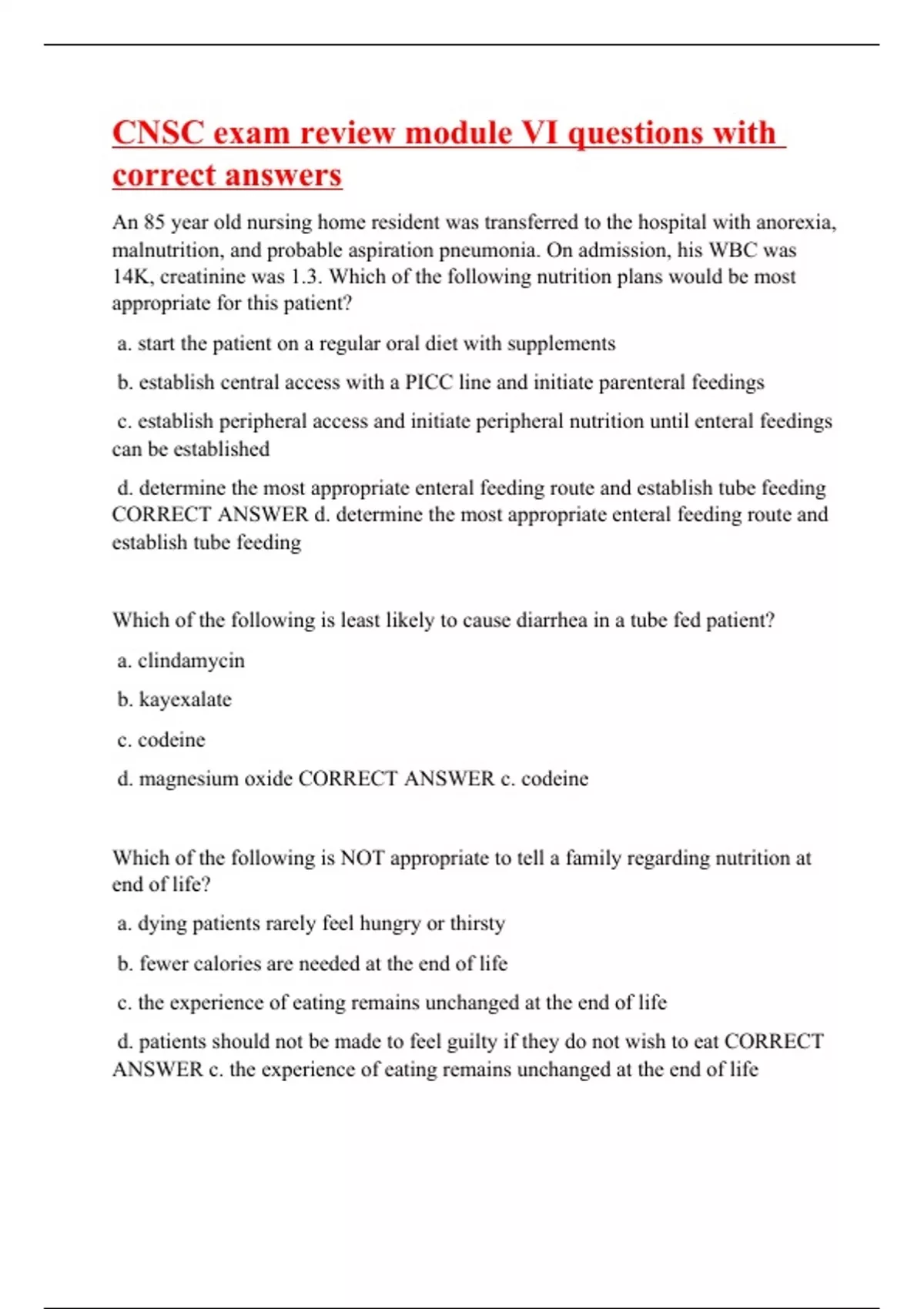 CNSC exam review module VI questions with correct answers

An 85 year old nursing home resident was transferred to the hospital with anorexia, malnutrition, and probable aspiration pneumonia. On admission, his WBC was 14K, creatinine was 1.3. Which of the following nutrition plans would be most appropriate for this patient?

a. start the patient on a regular oral diet with supplements

b. establish central access with a PICC line and initiate parenteral feedings

c. establish peripheral access and initiate peripheral nutrition until enteral feedings can be established

d. determine the most appropriate enteral feeding route and establish tube feeding CORRECT ANSWER d. determine the most appropriate enteral feeding route and establish tube feeding

Which of the following is least likely to cause diarrhea in a tube fed patient?

a. clindamycin

b. kayexalate

c. codeine

d. magnesium oxide CORRECT ANSWER c. codeine

Which of the following is NOT appropriate to tell a family regarding nutrition at end of life?

a. dying patients rarely feel hungry or thirsty

b. fewer calories are needed at the end of life

c. the experience of eating remains unchanged at the end of life

d. patients should not be made to feel guilty if they do not wish to eat CORRECT ANSWER c. the experience of eating remains unchanged at the end of life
+ + + +
Your goal – Omit pictures; set down the rest of the material word for word.

Response below –
 CNSC exam review module VI questions with correct answers

An 85 year old nursing home resident was transferred to the hospital with anorexia, malnutrition, and probable aspiration pneumonia. On admission, his WBC was 14K, creatinine was 1.3. Which of the following nutrition plans would be most appropriate for this patient?

a. start the patient on a regular oral diet with supplements

b. establish central access with a PICC line and initiate parenteral feedings

c. establish peripheral access and initiate peripheral nutrition until enteral feedings can be established

d. determine the most appropriate enteral feeding route and establish tube feeding CORRECT ANSWER d. determine the most appropriate enteral feeding route and establish tube feeding

Which of the following is least likely to cause diarrhea in a tube fed patient?

a. clindamycin

b. kayexalate

c. codeine

d. magnesium oxide CORRECT ANSWER c. codeine

Which of the following is NOT appropriate to tell a family regarding nutrition at end of life?

a. dying patients rarely feel hungry or thirsty

b. fewer calories are needed at the end of life

c. the experience of eating remains unchanged at the end of life

d. patients should not be made to feel guilty if they do not wish to eat CORRECT ANSWER c. the experience of eating remains unchanged at the end of life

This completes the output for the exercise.